Diane’ detection of Austen’s sly textual wink at Harriet’s artfully concealed intelligence fits perfectly with my longstanding claim that Harriet is neither Scott’s Marmionic “simple maid”, nor Emma’s “simple nobody”. She adds to the already exquisite irony of the scheming, savvy, manipulative Harriet of the shadow story of Emma that I’ve long argued for. I.e., in the shadow story, Harriet is a “young maid” who knows exactly how to exploit her own considerable knowledge of human nature in order to level the playing field presented to her by her patriarchal world. In this way, the shadow Harriet is very much like the shadow Charlotte Lucas in P&P, and the not-so-shadow Lucy Steele in S&S. And Harriet’s manipulations may be aptly described in terms which Jane Austen repeated with approval in both her fiction and her letters (as I’ll be explaining in my presentation at the next JASNA AGM in 10/17), by Harriet’s exerting the power of her own strong mind over the weak mind of the truly naïve young woman (i.e., Emma) Harriet has so cleverly attached herself to.

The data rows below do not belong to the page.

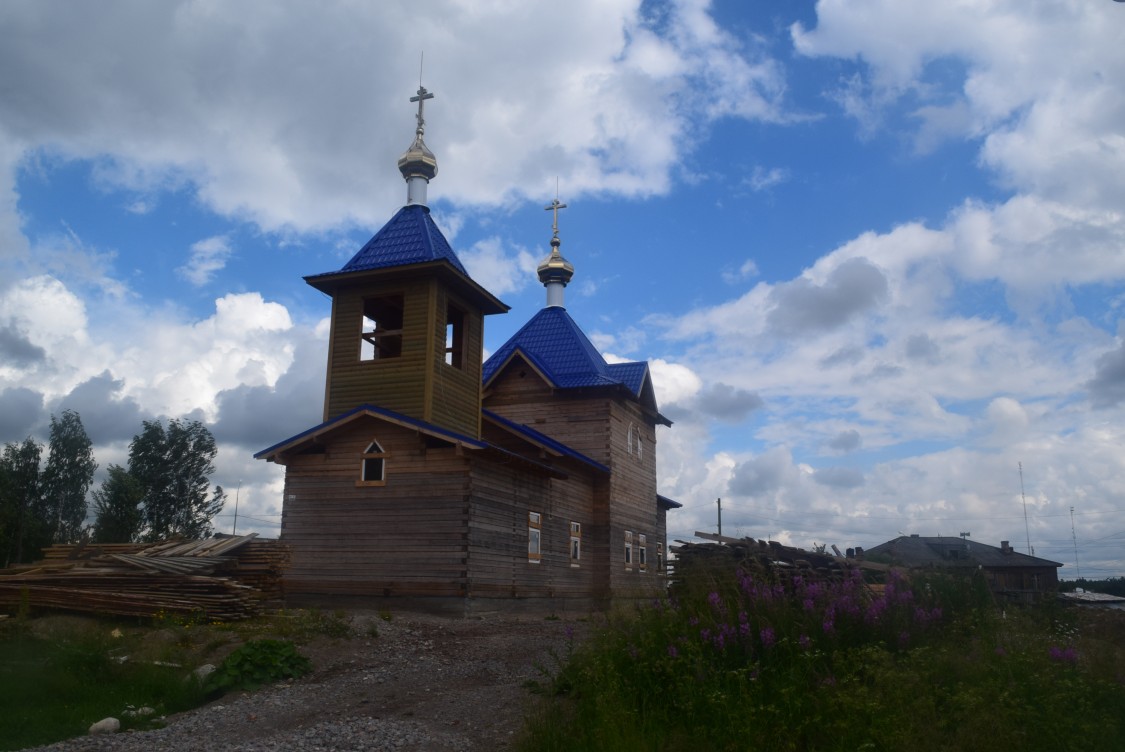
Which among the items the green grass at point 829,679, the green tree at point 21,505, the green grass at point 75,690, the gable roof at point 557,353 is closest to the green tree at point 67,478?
the green tree at point 21,505

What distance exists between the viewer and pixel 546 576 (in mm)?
22375

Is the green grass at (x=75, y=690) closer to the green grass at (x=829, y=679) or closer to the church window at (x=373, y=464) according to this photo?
the green grass at (x=829, y=679)

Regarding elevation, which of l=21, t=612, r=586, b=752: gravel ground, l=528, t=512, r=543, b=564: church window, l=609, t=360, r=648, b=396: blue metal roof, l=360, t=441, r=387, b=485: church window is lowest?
l=21, t=612, r=586, b=752: gravel ground

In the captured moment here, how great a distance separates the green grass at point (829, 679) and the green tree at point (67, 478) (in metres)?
43.7

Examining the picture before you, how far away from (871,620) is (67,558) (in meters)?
17.3

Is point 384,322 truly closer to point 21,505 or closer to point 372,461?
point 372,461

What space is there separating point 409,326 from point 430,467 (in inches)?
144

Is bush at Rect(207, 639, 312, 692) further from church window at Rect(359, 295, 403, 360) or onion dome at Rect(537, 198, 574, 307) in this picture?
onion dome at Rect(537, 198, 574, 307)

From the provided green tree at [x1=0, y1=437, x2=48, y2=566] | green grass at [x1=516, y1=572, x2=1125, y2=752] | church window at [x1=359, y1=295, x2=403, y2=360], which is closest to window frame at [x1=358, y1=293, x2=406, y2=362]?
church window at [x1=359, y1=295, x2=403, y2=360]

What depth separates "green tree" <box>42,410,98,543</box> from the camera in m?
45.2

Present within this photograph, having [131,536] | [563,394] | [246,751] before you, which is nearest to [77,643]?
[246,751]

And…as I was putting the finishing touches on this post, one last possible wrinkle popped into my head – Sir Walter Scott wrote an anonymous (but long since attributed to him) famous review of Austen’s fiction in 1816, which included an excellent synopsis of Emma. On a hunch, I searched “Harriet” in the text of Scott’s review, and found that Harriet is mentioned four times by Scott. I will now quote those snippets, and challenge you to spot the two words in those quotations which bolster my claim that JA, in writing Emma’s line ““We are not to be addressing our conduct to fools”, had Scott’s Marmion in mind—and that Scott, returning the favor, showed, only months after the publication of Emma, that he recognized this very specific allusion to his own poem.  I’ll reveal the answers, below, for those who don’t figure it out:

“We are informed that [Emma] had been eminently successful [matchmaking] in the case of Mr. and Mrs. Weston; and when the novel commences she is exerting her influence in favour of Miss Harriet Smith, a boarding-school girl without family or fortune, very good humoured, very pretty, very silly, and, what suited Miss Woodhouse’s purpose best of all, very much disposed to be married.”

“...Emma, when Mr. Churchill first appears on the stage, has some thoughts of being in love with him herself; speedily, however, recovering from that dangerous propensity, she is disposed to confer him
upon her deserted friend Harriet Smith. Harriet has in the interim, fallen desperately in love with Mr. Knightley, the sturdy, advice-giving bachelor…”

“Emma lays a plan of marrying Harriet Smith to the vicar; and [--] she succeeds perfectly in diverting her simple friend’s thoughts from an honest farmer who had made her a very suitable offer, and in flattering her into a passion for Mr. Elton…”

“…the facile affections of Harriet Smith are transferred, like a bank bill by indorsation, to her former suitor, the honest farmer, who had obtained a favourable opportunity of renewing his addresses….”

I hope that many of you recognized that the clues by which I believe Scott winked back to Austen were Emma’s “SIMPLE friend’s thoughts” and Robert Martin “renewing his ADDRESSES…”

And there I conclude this not-so-simple address to my imaginative and open-minded readers.